Plebe Rude celebra 40 anos de ‘O Concreto Já Rachou’

Plebe Rude celebra 40 anos de ‘O Concreto Já Rachou’ com o lançamento de uma edição comemorativa em vinil e uma nova versão de “Até Quando Esperar”, gravada com participações de Herbert Vianna e Jaques Morelenbaum. O projeto marca as quatro décadas de um dos discos mais influentes do rock brasileiro e também comemora os 45 anos de trajetória da banda brasiliense.

Lançado originalmente em 1986, O Concreto Já Rachou é considerado uma obra fundamental do BRock por reunir letras de forte crítica social, sonoridade punk e composições que permanecem atuais. A celebração chega acompanhada de novidades que aproximam o álbum de novas gerações de ouvintes.

Plebe Rude relança clássico do rock brasileiro em vinil

A nova edição de O Concreto Já Rachou resgata a capa original criada pelo fotógrafo Flávio Colker e pelo desenhista Cláudio Paiva. O vinil ganha formato gatefold, com abertura dupla, e inclui um compacto-bônus de sete polegadas.

O material extra reúne demos de quatro músicas: “Proteção”, “Johnny Vai à Guerra (Outra Vez)”, “Sexo e Karatê” e “Minha Renda”. As gravações revelam versões pré-produção das canções e evidenciam a influência da banda britânica The Clash sobre a sonoridade da Plebe Rude.

A adaptação gráfica da nova edição foi desenvolvida por Gutje Woortman, ex-baterista da formação clássica do grupo.

Nova gravação de “Até Quando Esperar” reúne convidados especiais

Como parte das comemorações, a Plebe Rude lançou um single e um clipe inéditos de “Até Quando Esperar”. A gravação reúne os integrantes Philippe Seabra, Clemente Nascimento, André “X” Mueller e Marcelo Capucci ao lado de Herbert Vianna e Jaques Morelenbaum.
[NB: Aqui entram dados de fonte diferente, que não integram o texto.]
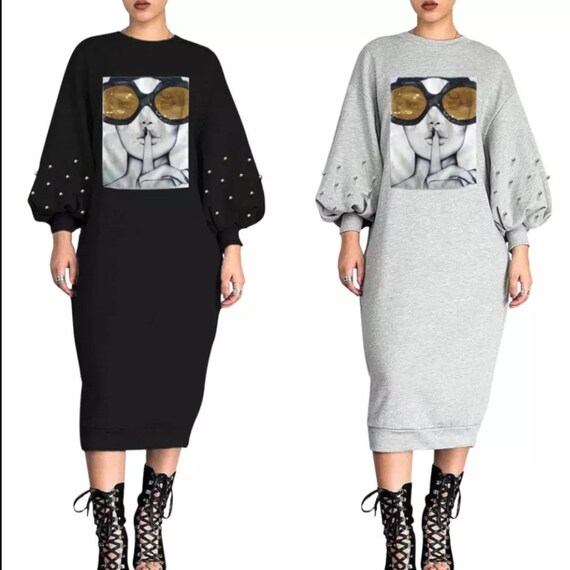 hush fashion dresses Hush Hoodie Dress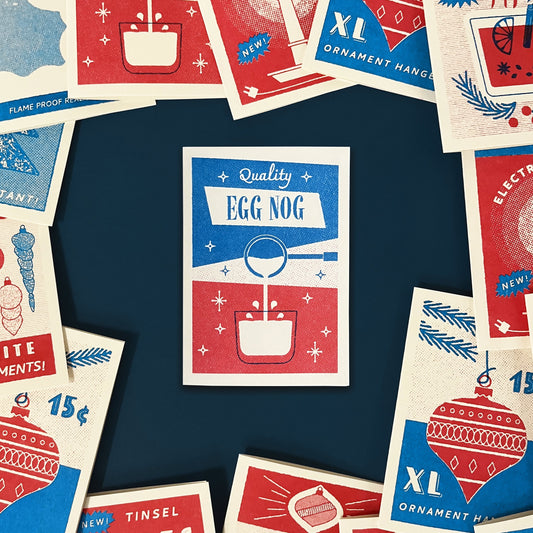 Eggnog – Risograph Mini Christmas Card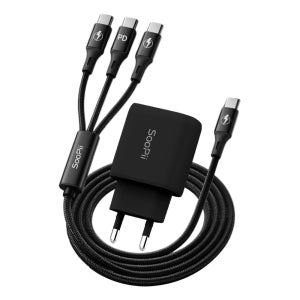 N배송 수피 PD 3in1 올 C타입 25W 동시 고속 멀티충전기 Z22S07CC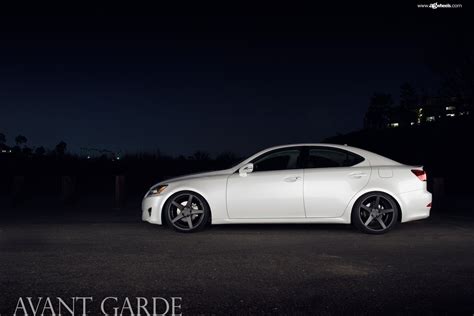 White Lexus IS Gets Royal Appearance with Matte Black Avant Garde ...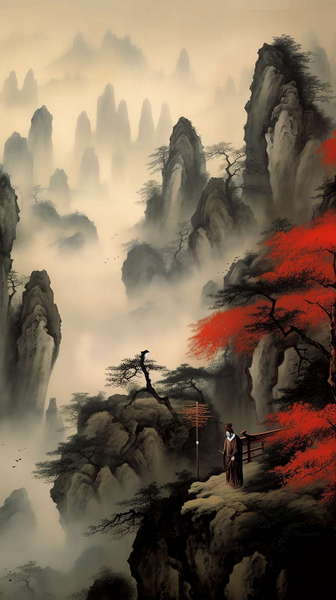 图片[14]-全球设计案例智能库_OJBKAI.COM庭林楼阁山水意境图Midjourney灵感图库-_设计智库－全球设计案例智能库_OJBKAI.COM-全球设计案例智能库_OJBKAI.COM设计智库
A participação de Morelenbaum resgata um dos elementos mais marcantes da gravação original: a introdução ao violoncelo. Já Herbert Vianna, que produziu o álbum em 1986, acrescenta voz e guitarra à nova versão.

Álbum mantém relevância quatro décadas depois

As letras de O Concreto Já Rachou continuam dialogando com questões sociais e políticas contemporâneas. Faixas como “Até Quando Esperar”, “Proteção”, “Johnny Vai à Guerra (Outra Vez)” e “Brasília” abordam desigualdade, repressão, conflitos e a sensação de inquietação diante da realidade brasileira.

As composições ajudaram a consolidar a Plebe Rude como uma das bandas mais importantes do rock de Brasília, movimento que também revelou grupos como a Legião Urbana, os Paralamas do Sucesso e o Capital Inicial.

Projeto inclui documentário e conteúdos inéditos

A programação comemorativa ainda inclui um documentário no formato “faixa a faixa”. Na produção audiovisual, Philippe Seabra e André “X” Mueller conversam com o produtor Álvaro Alencar sobre a história do disco e os bastidores das gravações.

Segundo Paulo Lima, presidente da Universal Music Brasil, o projeto representa uma oportunidade de renovar o legado da Plebe Rude e apresentar a força de suas canções a novos públicos.

Quarenta anos após o lançamento original, O Concreto Já Rachou retorna em uma edição especial que reafirma a relevância de um dos trabalhos mais emblemáticos da música brasileira e evidencia a permanência de temas que continuam despertando reflexão no país.